Understanding Futures
If you are exploring an investment in futures for the first time, you might not know all the alternatives available to you.
- Like their mutual fund counterparts, commodity future markets offer more passive means of generating income.
- Keep in mind that there are lots of options in regards to selecting a managed future program. Using global futures and options, profession money managers trade on a discretionary basis called managed futures.
- Further explanation of top managed futures etf funds can be found at http://www.emanagedfutures.com/.
- These managers use a variety of trading approaches; some rely exclusively on technical analysis to make their decisions, others, fundamental information, and others, a variety of both.
- Managed futures accounts are becoming increasingly popular with corporate, institutional and individual investors. They are becoming less of an "alternative investment" platform.

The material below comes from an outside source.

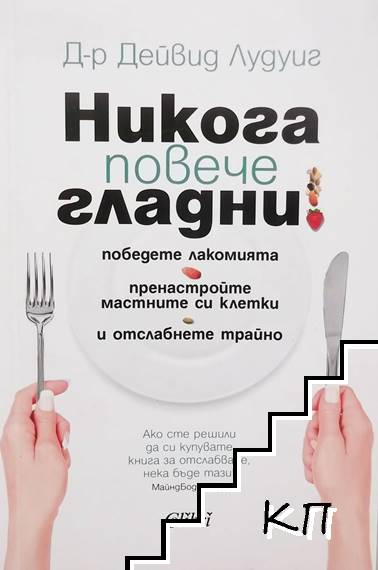 Никога повече гладни!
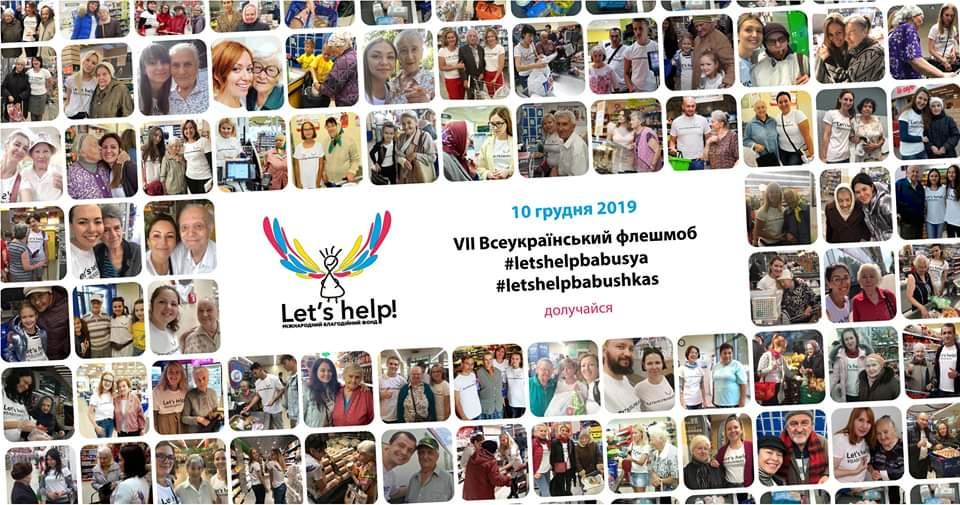 10 грудня по всій Україні буде проходити сьома хвиля флешмобу #letshelpbabusya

- The benefits of USA futures are clear.
The most obvious reason is the portfolio volatility generally decreases with an influx of managed futures investments. Correlation between managed futures and stock prices are virtually nil. This is crucial because correlated investments experience gains and losses together which means that only uncorrelated investments can actually properly diversify a portfolio. Nobel Prize economist Dr. H. Markowitz in his key tenets of Modern Portfolio Theory is that more efficient investment portfolios can be achieved by diversifying among assets with low correlations. A "drawdown", which is the measure between a performance high and the following low is one way measure risk. Managed futures have significantly lower drawdowns than the S&P 500®, the NASDAQ®, and the MSCI® Europe, Australasia, and Far East (EAFE®) Index .The ability to profit from falling markets is a significant difference that commodity futures trading has when compared with traditional asset classes.
Managed futures trading advisors can take advantage of price trends. They can purchase futures positions in rising markets or sell futures positions in falling markets. As a basic explanation, commodities like gold, silver, grains, and livestock tend to do well during hyper-inflationary periods.
In a declining market, futures can profit by selling or closing out a position at a lower price. Neutral markets even have their own set of nuances that can be profited from Managed futures also can be great performers on their own. The average CTA program was up 14% last year which is 51% greater than the stock market according to the Barclay CTA Index. In fact, the Barclay CTA Index has gained an annual average of 12.2% since 1980 and lost money in only three of those calendar years.
The Experts Take...
Academic research shows that commodity futures have kept pace with inflation and rivaled the returns on stocks, with the extra virtue of tending to go up whenever stocks or bonds go down.
This is substantiated by an extensive bank of academic research, beginning with the landmark study of Dr. John Lintner of Harvard University, in which he wrote that "the combined portfolios of stocks (or stocks and bonds) after including judicious investments in leveraged managed futures accounts show substantially less risk at every possible level of expected return than portfolios of stocks (or stocks and bonds) alone."
Be aware of the costs involved, however, returns are typically reported after those fees.
It's traditionally been individual investors seeking the profit opportunities of futures trading but without the responsibility and demands of day-to-day account management.
Risk and diversification are major concerns in today's market environment --- along with, of course, yield.
Investing in managed futures is not for everyone! Evaluate risks and benefits fully before making any investment choice.